Analysis and transformation of the image on the ba

2019-05-21 09:57发布

问题:

I have an OCR project, but it works good only with images in which the text is fairly straight, not upside down. (not rotated text) So I want to make OCR to be able to recognize any kind of images, even upside down. But I don't know what are approaches to solve this problem.

I need something like analysis of lines of letters, but even then I can't identify if line is upside down or not.

回答1:

If the images you are performing OCR on are from a magazine or book where there is lots of text on multiple lines, I suggest trying to find the rotation of the page.

Probably the simplest way to do this is applying the hough transform for lines. Since the empty space between each line of text should be a a broad white line this could work without any preprocessing of the image. Otherwise try blurring it or using the "close" morphological operation to make the lines of text into opaque blocks.

Once you find the lines in the image with the hough transform you should just extract the principal angle of rotation (like the mean angle of all lines) and rotate it back.



回答2:

My answer to you will be very high level as this is not simple, as you can imagine.
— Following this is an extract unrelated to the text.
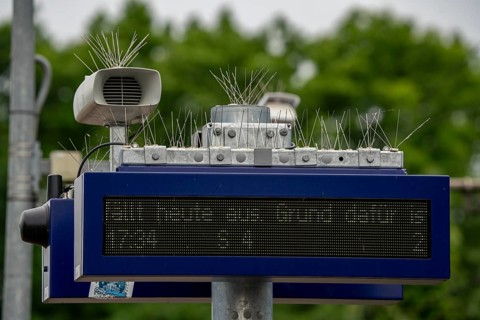 Display board, at a station, train cancellation announcement due to construction work, display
You probably are doing some sort of image segmentation, where you segment each character of your text. But in order to recognize the characters, even when they are rotated, you need to use a feature vector with rotational invariant characteristics. To do it some people are using

Zernike Moment

Neocognitron neural network - widely used for handwriting

I don't think it's a simple task



回答3:

Not sure if you are creating an OCR engine or using one. Most commercial OCR engines can detect that a page is upside-down (or 90 degree rotated) and auto-rotate it. For example, my company's GlyphReader OCR Engine can do that.

One simple solution is to take a portion of your image and run it through the engine at the four angles until you get back a good amount of recognized text. You can use a dictionary to see if what you are getting back is words and confidence levels to see how sure the engine is of its recognition.

If your engine can report confidence levels, and they are reporting consistently under some threshold, then you should stop and see if the document is rotated.

For 90 and 270, a hough transform will tell you whether the lines in the image are horizontal or vertical. It can also tell you if they are just slightly rotated off the horizontal so that you can correct that as well.